Mais vous ne serez jamais une statistique car

 

- il nous reste de vous, outre vos noms gravés sur une plaque en marbre apposée sur la façade de la Maison dans laquelle vous connûtes vos derniers jours de bonheur, votre état-civil, vos photos avec vos sourires innocents grâce à Beate et Serge Klarsfeld (1). De plus, grâce au Rabbin Daniel Farhi, vos noms sont lus à l’occasion du Yom HaShoah tous les 2 ans, vous qui n’eûtes pas droit à un Kaddish, vous qui, comme toutes les victimes de la barbarie et la sauvagerie, êtes « morts sans sépulture ».

 

- il nous reste de vous un monument-colonne de 5 mètres de haut près de l’endroit où des sauvages, vous « arrêtèrent »,

 

-il nous reste de vous des plaques commémoratives comme celle du 13ème arrondissement de Paris qui illustre ce texte

 

- il nous reste de vous, en particulier de Georgy Halpern, 8 ans (1), des lettres émouvantes et des dessins naïfs sur lesquels figure très souvent le drapeau français.

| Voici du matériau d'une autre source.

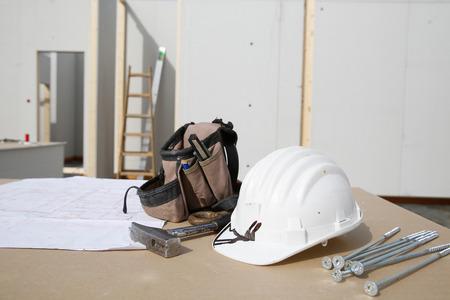 libel: Building equipment, hardware and building plan: helmet, hammer, screws,worker Stock Photo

Et pourtant, plus de la moitié d’entre vous n’était pas née en France ! Mais, malgré votre jeune âge, vous aviez déjà reçu une éducation qui vous fit aimer ce pays, ce pays que vos parents avaient choisi se référant à ce proverbe yiddish « Heureux comme D.ieu en France », ce pays dont le gouvernement d’un certain Maréchal qui avait « perdu le sens de l’honneur et livré le pays à la servitude » vous trahit, vous condamnant ainsi à mort !

 

Vous faites partie des 11.400 Enfants déportés Juifs de France dont certains n’avaient que quelques jours (1). Vous faites partie du million et demi d’Enfants Juifs assassinés en Europe par des sauvages de mémoires maudites.

 

Que vos Mémoires et celles de tous nos Innocents assassinés soient bénies ! Amen !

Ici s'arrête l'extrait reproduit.